__Assigned task__:
Using the records below, transcribe exactly only the lines from the one with "Sgt. Frog Plamo" through the end, both included, and drop every picture.

__Material provided__:

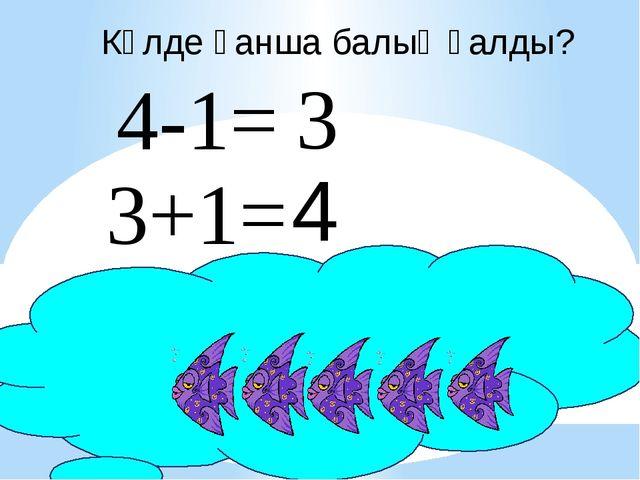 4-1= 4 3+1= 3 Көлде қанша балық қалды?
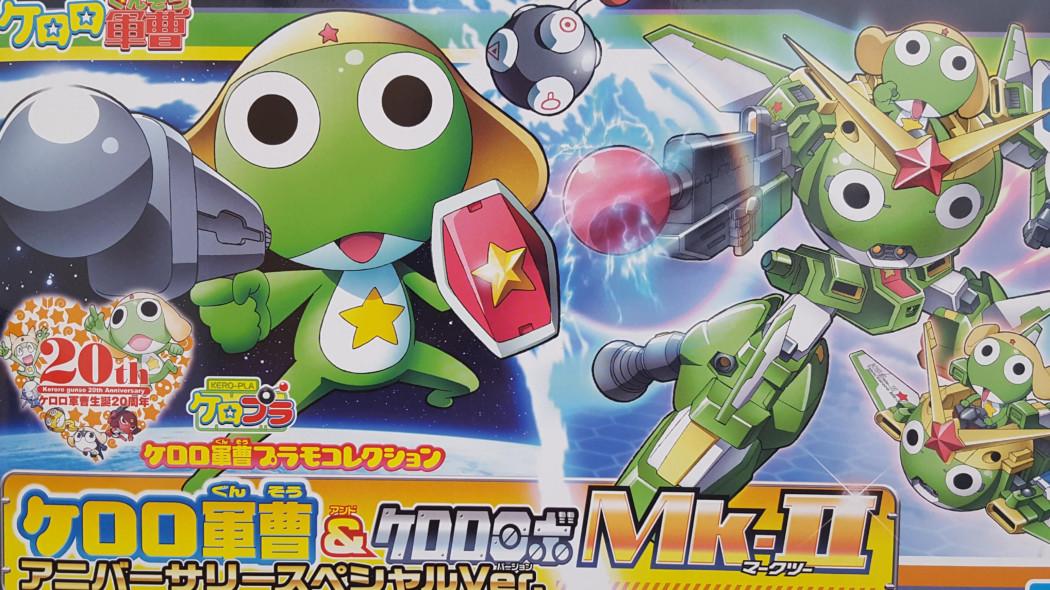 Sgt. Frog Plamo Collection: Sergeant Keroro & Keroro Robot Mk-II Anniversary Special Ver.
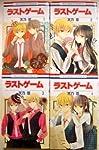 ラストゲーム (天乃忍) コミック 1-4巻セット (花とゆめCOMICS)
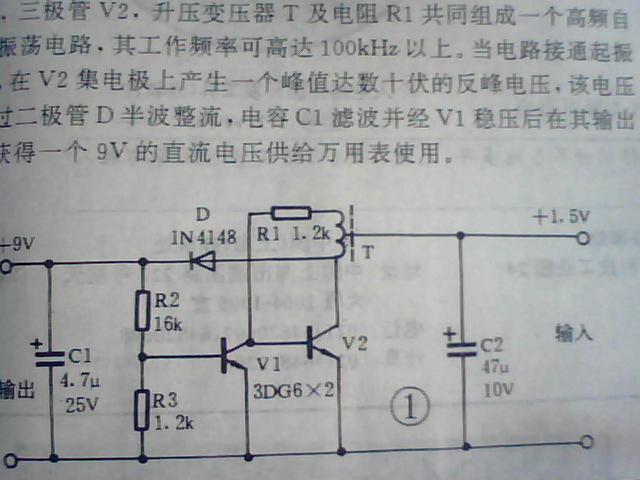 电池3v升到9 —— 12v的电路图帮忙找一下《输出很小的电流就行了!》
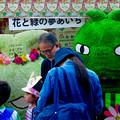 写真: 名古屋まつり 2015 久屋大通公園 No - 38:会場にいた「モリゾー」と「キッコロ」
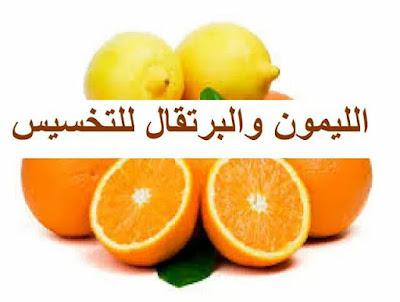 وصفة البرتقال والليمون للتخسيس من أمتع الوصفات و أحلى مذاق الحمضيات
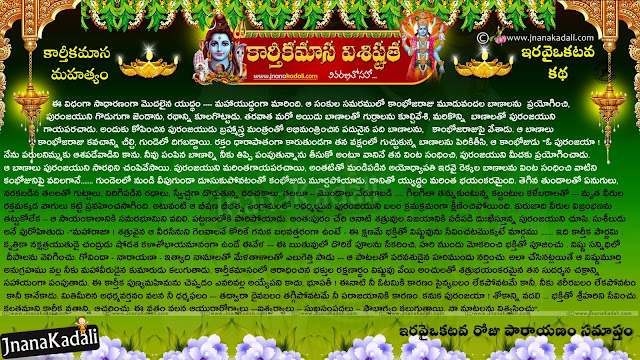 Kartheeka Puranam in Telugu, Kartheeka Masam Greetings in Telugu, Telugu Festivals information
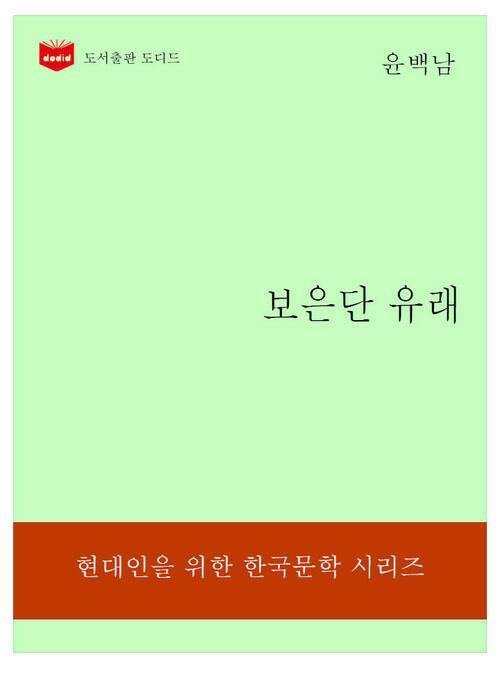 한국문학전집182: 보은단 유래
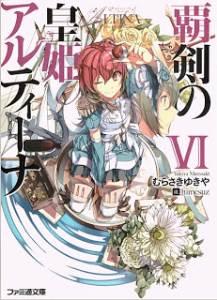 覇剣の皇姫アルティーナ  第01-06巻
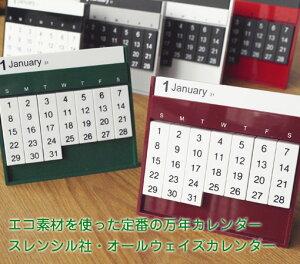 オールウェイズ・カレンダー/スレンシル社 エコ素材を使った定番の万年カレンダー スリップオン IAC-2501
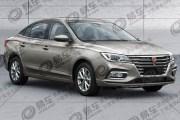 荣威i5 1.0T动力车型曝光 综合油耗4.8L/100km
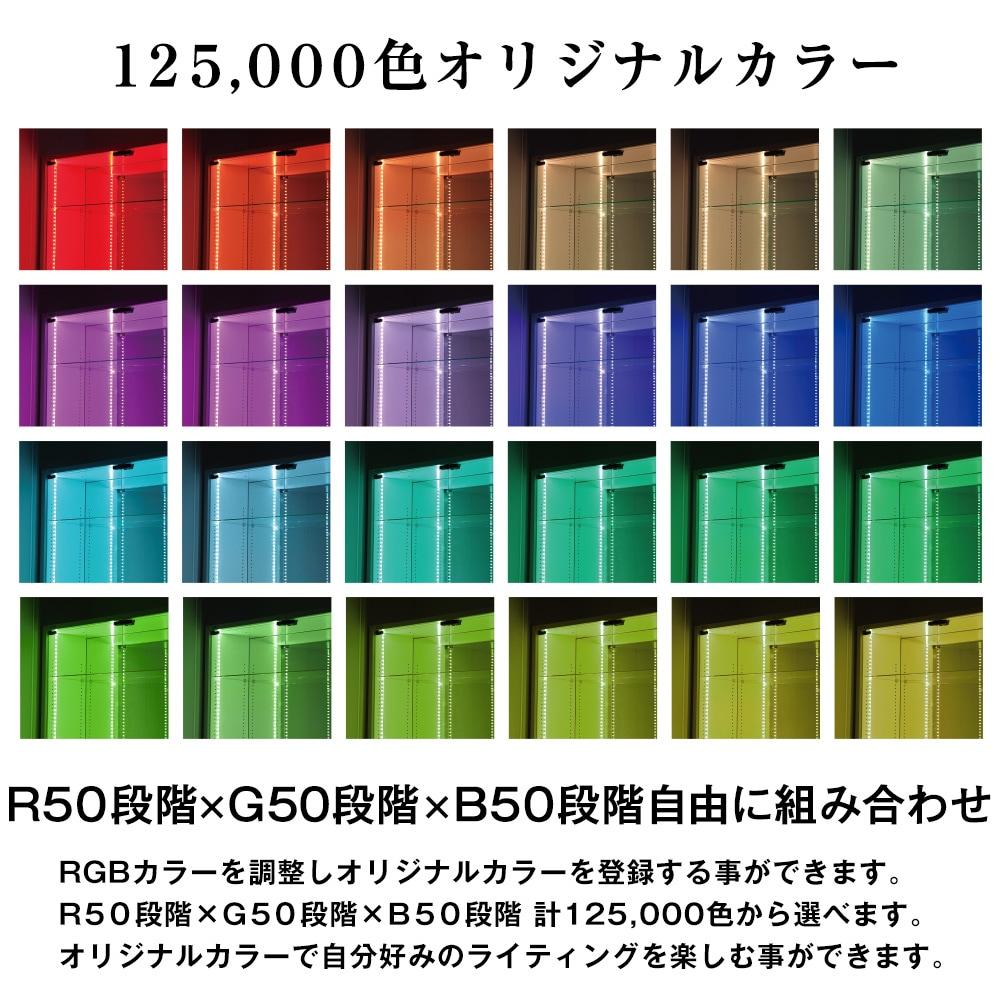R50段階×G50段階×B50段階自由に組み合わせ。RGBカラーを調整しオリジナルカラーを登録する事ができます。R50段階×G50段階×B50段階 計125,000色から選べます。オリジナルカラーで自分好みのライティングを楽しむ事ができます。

__Task output__:
 Sgt. Frog Plamo Collection: Sergeant Keroro & Keroro Robot Mk-II Anniversary Special Ver.
 ラストゲーム (天乃忍) コミック 1-4巻セット (花とゆめCOMICS)
 电池3v升到9 —— 12v的电路图帮忙找一下《输出很小的电流就行了!》
 写真: 名古屋まつり 2015 久屋大通公園 No - 38:会場にいた「モリゾー」と「キッコロ」
 وصفة البرتقال والليمون للتخسيس من أمتع الوصفات و أحلى مذاق الحمضيات
 Kartheeka Puranam in Telugu, Kartheeka Masam Greetings in Telugu, Telugu Festivals information
 한국문학전집182: 보은단 유래
 覇剣の皇姫アルティーナ  第01-06巻
 オールウェイズ・カレンダー/スレンシル社 エコ素材を使った定番の万年カレンダー スリップオン IAC-2501
 荣威i5 1.0T动力车型曝光 综合油耗4.8L/100km
R50段階×G50段階×B50段階自由に組み合わせ。RGBカラーを調整しオリジナルカラーを登録する事ができます。R50段階×G50段階×B50段階 計125,000色から選べます。オリジナルカラーで自分好みのライティングを楽しむ事ができます。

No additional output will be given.